**What the exercise asks**
If a line in the material below has the word "ratio", copy it.

**Data to process**
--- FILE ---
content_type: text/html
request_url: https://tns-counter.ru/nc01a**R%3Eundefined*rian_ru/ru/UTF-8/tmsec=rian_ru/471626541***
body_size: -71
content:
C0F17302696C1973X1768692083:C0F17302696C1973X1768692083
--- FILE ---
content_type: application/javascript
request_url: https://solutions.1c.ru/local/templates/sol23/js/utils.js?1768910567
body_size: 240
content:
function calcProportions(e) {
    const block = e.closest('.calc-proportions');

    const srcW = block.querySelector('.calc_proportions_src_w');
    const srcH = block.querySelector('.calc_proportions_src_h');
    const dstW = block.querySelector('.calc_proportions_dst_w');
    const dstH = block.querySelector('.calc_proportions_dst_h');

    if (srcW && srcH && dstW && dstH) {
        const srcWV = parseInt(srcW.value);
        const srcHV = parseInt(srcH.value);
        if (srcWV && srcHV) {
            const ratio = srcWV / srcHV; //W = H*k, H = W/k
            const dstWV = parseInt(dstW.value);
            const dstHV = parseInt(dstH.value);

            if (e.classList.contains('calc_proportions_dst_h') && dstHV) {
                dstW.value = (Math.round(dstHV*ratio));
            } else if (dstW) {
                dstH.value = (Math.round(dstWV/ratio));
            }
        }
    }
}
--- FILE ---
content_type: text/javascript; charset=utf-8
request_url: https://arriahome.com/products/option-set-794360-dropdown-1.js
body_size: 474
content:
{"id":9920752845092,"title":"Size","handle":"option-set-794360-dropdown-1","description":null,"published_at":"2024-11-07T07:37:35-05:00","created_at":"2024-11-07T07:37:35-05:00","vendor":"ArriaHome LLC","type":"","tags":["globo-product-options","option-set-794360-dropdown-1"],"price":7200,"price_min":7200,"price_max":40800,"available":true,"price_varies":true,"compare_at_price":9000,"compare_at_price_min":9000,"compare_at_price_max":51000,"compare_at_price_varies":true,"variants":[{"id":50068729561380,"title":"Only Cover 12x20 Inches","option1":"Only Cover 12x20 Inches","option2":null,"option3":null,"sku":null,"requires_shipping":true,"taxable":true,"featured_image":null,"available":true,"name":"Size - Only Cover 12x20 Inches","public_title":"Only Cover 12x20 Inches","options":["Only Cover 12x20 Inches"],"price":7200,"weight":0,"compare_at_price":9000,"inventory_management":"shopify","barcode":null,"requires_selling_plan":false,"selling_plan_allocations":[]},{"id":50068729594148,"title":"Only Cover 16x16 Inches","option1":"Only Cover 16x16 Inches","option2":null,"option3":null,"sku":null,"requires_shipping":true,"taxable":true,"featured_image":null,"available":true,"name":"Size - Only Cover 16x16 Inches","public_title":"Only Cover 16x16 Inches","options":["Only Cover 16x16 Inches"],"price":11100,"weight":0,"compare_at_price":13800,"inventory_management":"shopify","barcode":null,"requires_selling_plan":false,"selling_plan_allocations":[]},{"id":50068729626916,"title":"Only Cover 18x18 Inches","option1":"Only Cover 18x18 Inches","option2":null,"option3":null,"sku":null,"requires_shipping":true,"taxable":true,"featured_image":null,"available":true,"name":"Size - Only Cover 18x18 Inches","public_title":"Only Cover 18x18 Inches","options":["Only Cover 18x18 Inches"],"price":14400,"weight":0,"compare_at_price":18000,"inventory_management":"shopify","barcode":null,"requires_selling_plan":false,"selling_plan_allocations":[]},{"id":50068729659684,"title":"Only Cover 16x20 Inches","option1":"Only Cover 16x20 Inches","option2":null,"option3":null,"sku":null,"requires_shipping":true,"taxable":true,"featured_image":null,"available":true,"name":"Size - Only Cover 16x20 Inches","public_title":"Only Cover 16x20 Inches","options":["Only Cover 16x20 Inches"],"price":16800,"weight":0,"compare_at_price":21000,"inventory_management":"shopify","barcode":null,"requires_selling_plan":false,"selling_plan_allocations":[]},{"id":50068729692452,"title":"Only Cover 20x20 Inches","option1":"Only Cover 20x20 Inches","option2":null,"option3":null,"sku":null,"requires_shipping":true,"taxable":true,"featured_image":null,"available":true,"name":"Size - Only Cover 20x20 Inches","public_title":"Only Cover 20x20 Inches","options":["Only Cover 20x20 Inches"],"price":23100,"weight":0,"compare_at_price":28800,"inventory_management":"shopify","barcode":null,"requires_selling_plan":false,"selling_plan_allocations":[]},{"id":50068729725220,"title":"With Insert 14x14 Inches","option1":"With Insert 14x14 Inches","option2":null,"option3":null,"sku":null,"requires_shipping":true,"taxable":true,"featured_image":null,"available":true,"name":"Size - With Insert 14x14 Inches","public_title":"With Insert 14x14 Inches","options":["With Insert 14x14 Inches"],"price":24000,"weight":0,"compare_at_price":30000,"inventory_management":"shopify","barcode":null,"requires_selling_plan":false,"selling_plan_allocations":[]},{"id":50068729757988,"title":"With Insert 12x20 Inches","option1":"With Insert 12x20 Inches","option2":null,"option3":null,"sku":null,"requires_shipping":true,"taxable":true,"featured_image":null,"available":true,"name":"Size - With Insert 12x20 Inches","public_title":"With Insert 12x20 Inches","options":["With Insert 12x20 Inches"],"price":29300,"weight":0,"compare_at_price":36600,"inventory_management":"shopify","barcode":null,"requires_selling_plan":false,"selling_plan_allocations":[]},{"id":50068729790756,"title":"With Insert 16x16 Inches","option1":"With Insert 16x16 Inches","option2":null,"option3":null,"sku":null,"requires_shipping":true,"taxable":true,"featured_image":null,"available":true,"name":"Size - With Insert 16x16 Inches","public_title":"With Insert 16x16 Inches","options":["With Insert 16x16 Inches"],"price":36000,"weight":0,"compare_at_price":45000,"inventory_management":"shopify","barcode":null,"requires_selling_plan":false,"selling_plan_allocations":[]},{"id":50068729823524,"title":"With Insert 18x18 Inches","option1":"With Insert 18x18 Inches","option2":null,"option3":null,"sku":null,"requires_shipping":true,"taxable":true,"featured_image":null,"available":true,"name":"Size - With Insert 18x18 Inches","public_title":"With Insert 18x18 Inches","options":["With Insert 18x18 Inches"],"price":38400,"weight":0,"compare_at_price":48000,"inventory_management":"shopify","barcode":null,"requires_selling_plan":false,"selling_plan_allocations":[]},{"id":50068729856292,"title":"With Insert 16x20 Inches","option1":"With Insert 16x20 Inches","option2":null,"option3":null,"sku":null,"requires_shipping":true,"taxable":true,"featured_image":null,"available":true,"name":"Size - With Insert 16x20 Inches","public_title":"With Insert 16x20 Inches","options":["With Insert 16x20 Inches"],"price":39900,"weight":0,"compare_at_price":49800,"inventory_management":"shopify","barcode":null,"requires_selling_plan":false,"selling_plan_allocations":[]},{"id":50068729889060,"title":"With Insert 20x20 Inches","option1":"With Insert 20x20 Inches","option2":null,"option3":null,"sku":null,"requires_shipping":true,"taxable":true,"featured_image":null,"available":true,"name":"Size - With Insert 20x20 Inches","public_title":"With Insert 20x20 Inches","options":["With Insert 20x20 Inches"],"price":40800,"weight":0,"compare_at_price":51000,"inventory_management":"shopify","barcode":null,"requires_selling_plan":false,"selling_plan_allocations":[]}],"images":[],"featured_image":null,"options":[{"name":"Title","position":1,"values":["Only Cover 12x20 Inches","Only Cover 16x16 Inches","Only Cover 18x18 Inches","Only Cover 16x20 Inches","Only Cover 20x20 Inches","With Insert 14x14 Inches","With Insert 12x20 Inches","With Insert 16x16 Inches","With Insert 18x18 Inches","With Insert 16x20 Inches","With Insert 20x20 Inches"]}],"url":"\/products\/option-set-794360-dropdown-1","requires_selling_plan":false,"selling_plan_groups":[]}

**Exercise response**
            const ratio = srcWV / srcHV; //W = H*k, H = W/k
                dstW.value = (Math.round(dstHV*ratio));
                dstH.value = (Math.round(dstWV/ratio));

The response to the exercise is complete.